On Wed, 2022-07-13 at 18:22 +0530, Naresh Kamboju wrote:
> On Wed, 13 Jul 2022 at 00:17, Greg Kroah-Hartman
> <[email protected]> wrote:
> >
> > This is the start of the stable review cycle for the 5.15.55 release.
> > There are 78 patches in this series, all will be posted as a response
> > to this one.  If anyone has any issues with these being applied, please
> > let me know.
> >
> > Responses should be made by Thu, 14 Jul 2022 18:32:19 +0000.
> > Anything received after that time might be too late.
> >
> > The whole patch series can be found in one patch at:
> >         https://www.kernel.org/pub/linux/kernel/v5.x/stable-review/patch-5.15.55-rc1.gz
> > or in the git tree and branch at:
> >         git://git.kernel.org/pub/scm/linux/kernel/git/stable/linux-stable-rc.git linux-5.15.y
> > and the diffstat can be found below.
> >
> > thanks,
> >
> > greg k-h
>
> Results from Linaro’s test farm.
> Regressions on x86_64.
>
> Reported-by: Linux Kernel Functional Testing <[email protected]>
>
> 1) Kernel panic noticed on device x86_6 while running kvm-unit-tests.
>    - APIC base relocation is unsupported by KVM

My 0.2 cent:

APIC base relocation warning is harmless, and I removed it 5.19 kernel:
https://git.kernel.org/pub/scm/linux/kernel/git/torvalds/linux.git/commit/?h=v5.19-rc6&id=3743c2f0251743b8ae968329708bbbeefff244cf

The 'emulating exchange as write' is also something that KVM unit tests trigger
normally although this warning recently did signal a real and very nasty bug, which I fixed in this commit:
https://git.kernel.org/pub/scm/linux/kernel/git/torvalds/linux.git/commit/?h=v5.19-rc6&id=33fbe6befa622c082f7d417896832856814bdde0


FYI, Another 'pr_info_ratelimited' message from KVM that you will see when running the unit tests is this
"kvm: vcpu 0: requested 2000 ns lapic timer period limited to 200000 ns"

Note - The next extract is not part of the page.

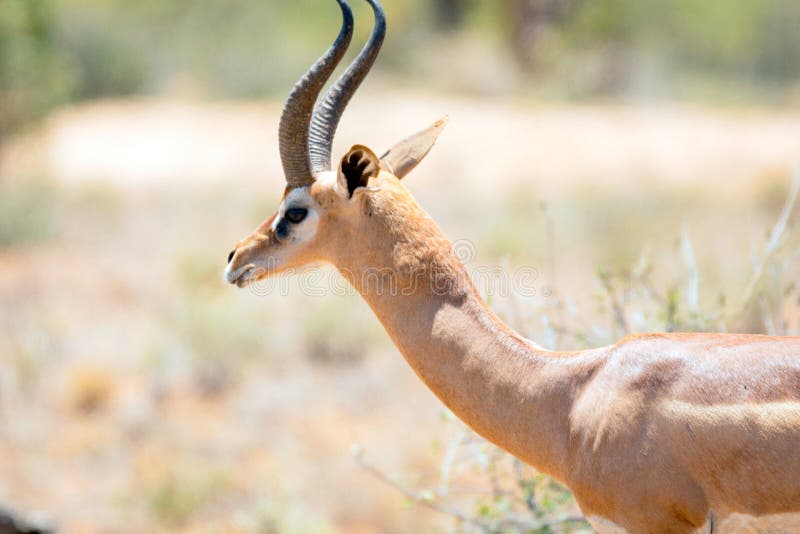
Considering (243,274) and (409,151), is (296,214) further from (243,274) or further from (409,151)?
(409,151)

It is also harmless, but I do wonder how much value it adds.

And the panic I guess was already figured out.

BTW, there is a script in the kernel source, called decode_stacktrace
(./scripts/decode_stacktrace.sh)

It is very useful to figure out, on which source line the panic/oops
was triggered, you might want to consider using it in the report.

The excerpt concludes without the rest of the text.